MILWAUKEE — When two established contenders square off early in the regular season, it’s a virtual guarantee that both teams will downplay the magnitude of the meeting. But the Milwaukee Bucks, still fighting to stake their claim as one of the NBA’s best teams after a first-round playoff exit last season, openly admitted that Friday night’s showdown with the Golden State Warriors carried extra significance.
The Bucks viewed the game against the Warriors as the first part of a test that will continue against the Toronto Raptors, another aspiring contender, on Sunday. Friday was a measuring stick for how well Mike Budenholzer’s high-powered system — which rocketed Milwaukee to the NBA’s No. 1 offensive efficiency ranking heading into the game — could hold up against the back-to-back NBA champions.
“I do like the word test,” Budenholzer said before the game. “Golden State has established themselves as one of the best teams in our league. A great run that they’re on for the last three, four, five years. Anytime you play the best team in the league, they test you on both ends.”
It’s a good thing Budenholzer isn’t using a pass or fail grading rubric. The Warriors double-teamed power forward Giannis Antetokounmpo on six of his eight post-up plays — the most times he has been doubled in the post in his career, according to Second Spectrum. The strategy helped short-circuit Milwaukee’s offense, as the Warriors won 105-95 and held the Bucks to a season low in points.
“Obviously the season is not over based on this one game,” Milwaukee center Brook Lopez told ESPN after the game. “If we won the game, we wouldn’t have necessarily won the championship. We lost. It’s not the end of our season, but it’s definitely a good learning experience.”
The Bucks prepared carefully and studied diligently for this exam.
Antetokounmpo spent hours in the gym Thursday, his 24th birthday, fine-tuning his game and watching film. Malcolm Brogdon, who was fighting a cold during Wednesday’s game against Detroit, spent all of Thursday resting so that he would be at full strength. Security guards arrived to the arena earlier than usual Friday morning and rhapsodized about the weight of the game they were about to watch.
Lopez called the matchups against the Warriors and Raptors “a nice preview for the playoffs.”

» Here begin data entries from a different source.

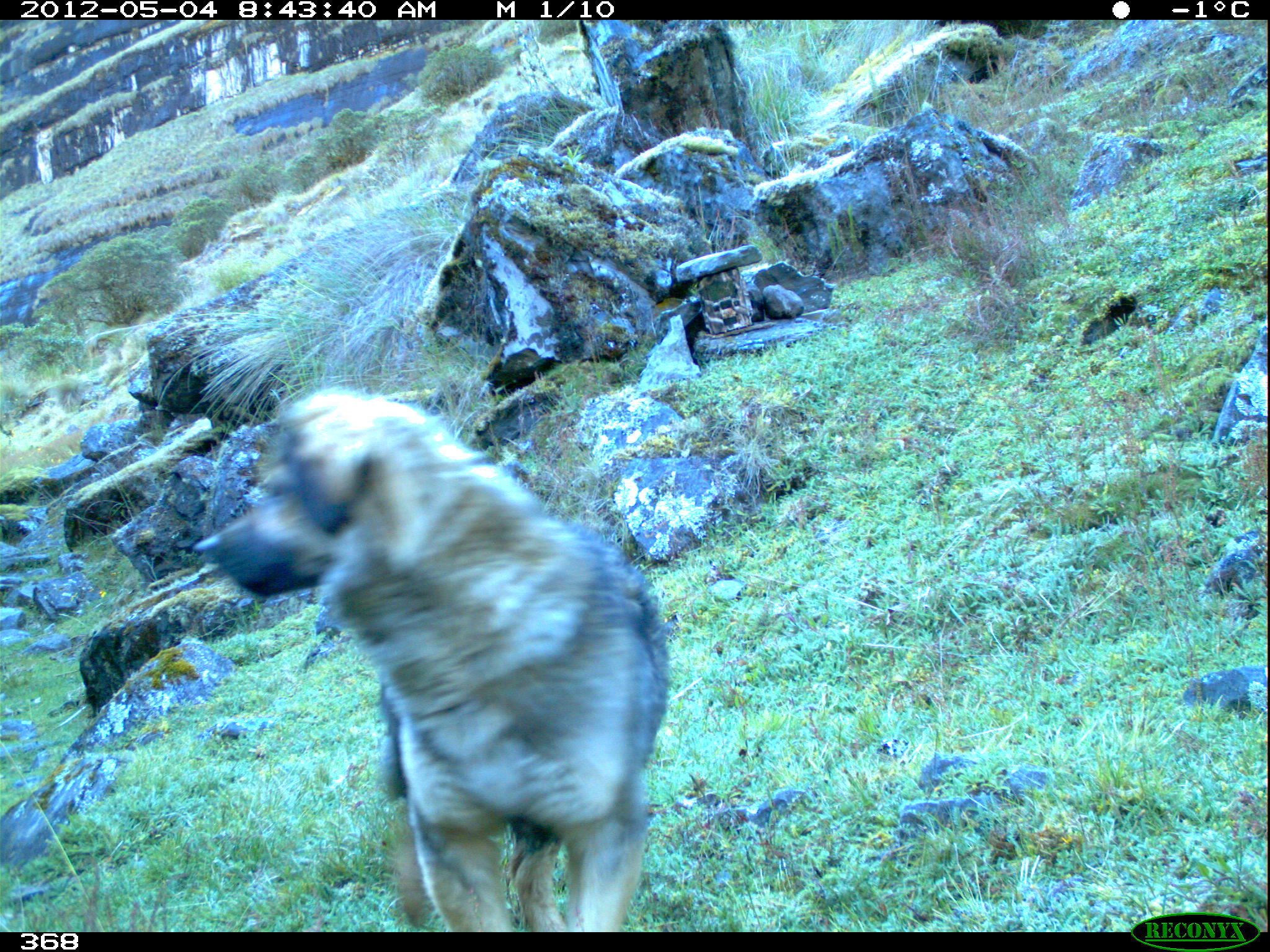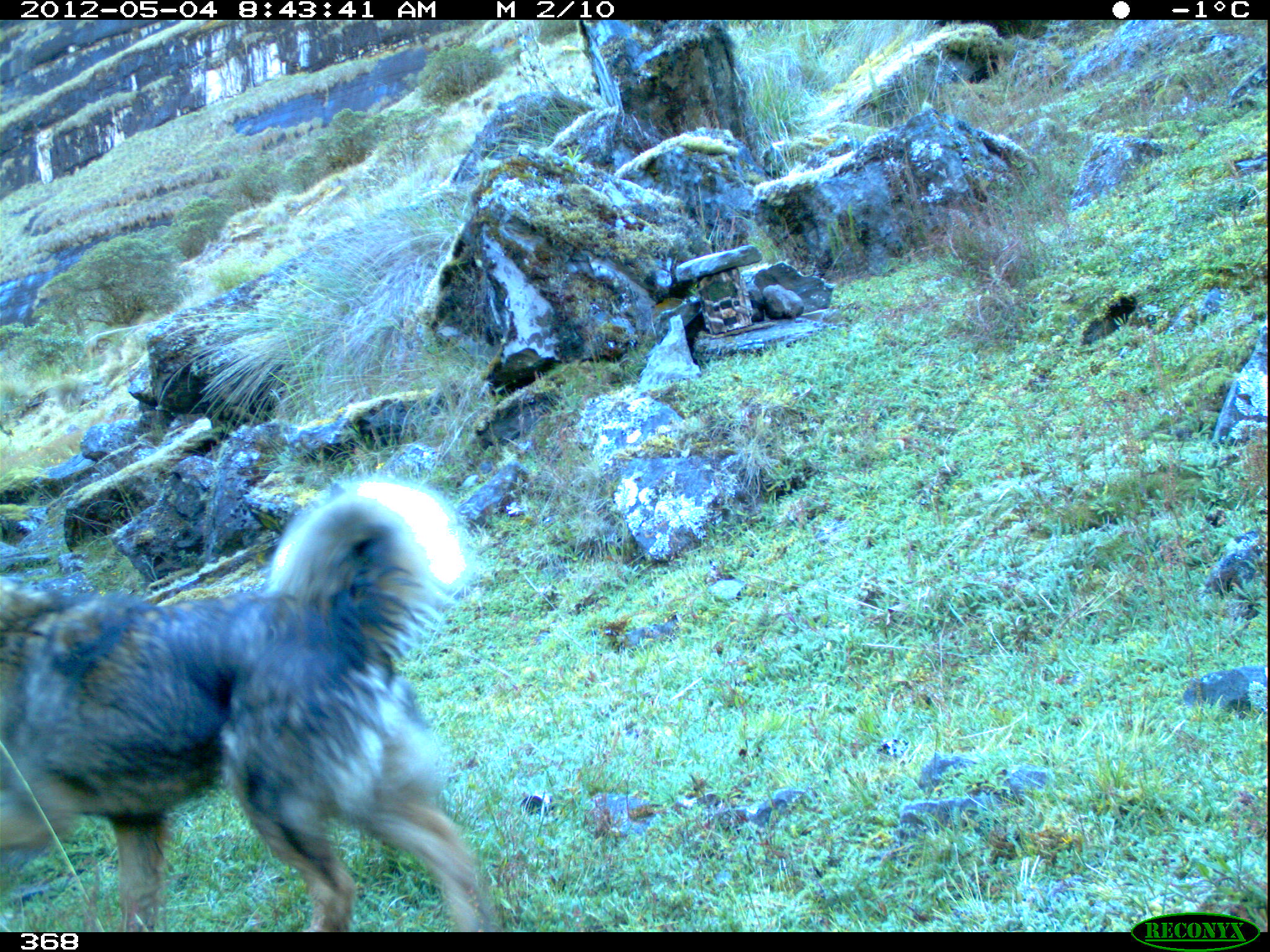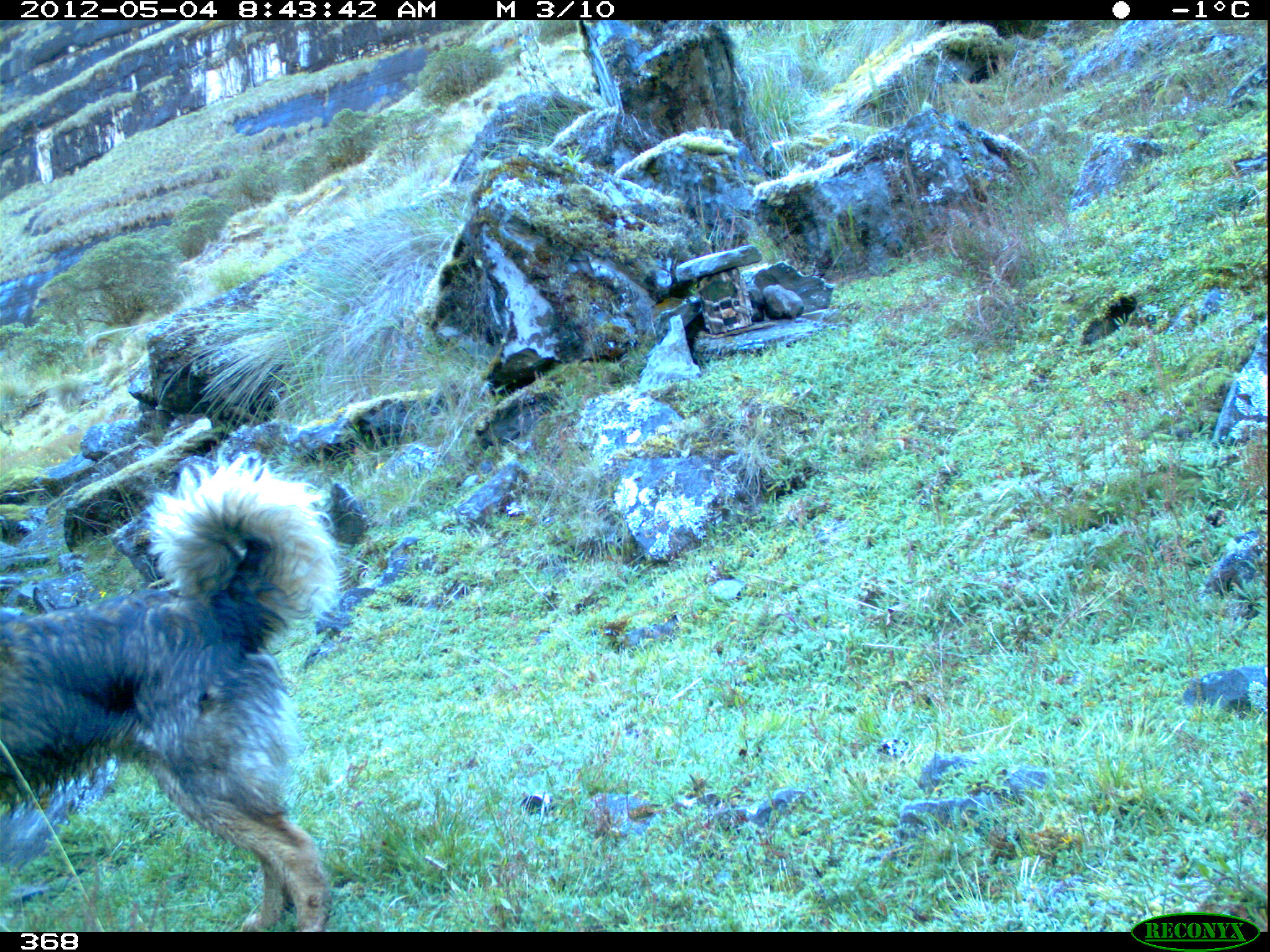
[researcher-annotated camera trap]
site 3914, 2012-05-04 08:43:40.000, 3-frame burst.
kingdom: Animalia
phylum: Chordata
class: Mammalia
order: Carnivora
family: Canidae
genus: Canis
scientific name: Canis familiaris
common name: domestic dog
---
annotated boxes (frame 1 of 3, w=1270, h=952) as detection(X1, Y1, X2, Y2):
canis familiaris: detection(194, 385, 670, 932)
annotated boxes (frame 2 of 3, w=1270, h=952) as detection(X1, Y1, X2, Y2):
canis familiaris: detection(0, 478, 501, 932)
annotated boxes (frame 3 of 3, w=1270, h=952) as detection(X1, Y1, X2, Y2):
canis familiaris: detection(0, 451, 339, 932)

The Warriors were not taking this game lightly either. After being drubbed 134-111 by the Bucks in Oakland earlier this season, every Warriors player showed up for an optional practice at Marquette University on Thursday.

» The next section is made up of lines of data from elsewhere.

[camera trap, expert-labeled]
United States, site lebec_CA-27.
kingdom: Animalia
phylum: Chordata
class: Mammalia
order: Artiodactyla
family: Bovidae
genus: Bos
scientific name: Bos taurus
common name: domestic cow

“We were embarrassed a few weeks ago,” Golden State coach Steve Kerr said of the Bucks. “We have an eye on them.”
The arena hummed with anticipation before tipoff. Instead of the Bucks’ usual introductions, Ohana Bam’s “Blow Your Mind” blared inside Fiserv Forum: “So you better not be the one to doubt us / ‘Cuz we gon’ blow your mind.”
Giannis Antetokounmpo comes down the lane and throws down a one-handed dunk.
But the game didn’t turn into the offensive showdown that fans had anticipated. The Bucks’ offense sputtered in the first half as the team shot just 36 percent from the field. Khris Middleton, a key offensive producer for the Bucks, was scoreless in the first half. He finished with 10 points.
Middleton did deliver on the defensive end. Under Middleton’s watch, Kevin Durant struggled to find an offensive rhythm early. His four first-half points came on free throws. It was the first time this season that Durant had failed to score a field goal in the first half. The last time Durant didn’t make a shot in a first half when playing at least two minutes was Oct. 29, 2008, according to ESPN Stats & Information. Durant finished with 11 points.
“I don’t think of it as a pass-fail,” Budenholzer said. “There’s a ton of positives from tonight. We’d love to have won of course, but our guys competed.”
The game was a season-worst for the Bucks in points, field goal percentage (39.1 percent), 3-point percentage (17.9 percent) and assists (18). It was also the first time the Bucks failed to score 100 points. Entering Friday, they were the only team to have scored 100 points in every game this season. The Bucks also finished with more turnovers (19) than assists for the third time this season.
“We weren’t very good tonight offensively,” Budenholzer said. “I think we will learn from both ends of the court tonight.”
The Bucks will have one day to sharpen their tools and regroup before taking part two of their exam in Toronto.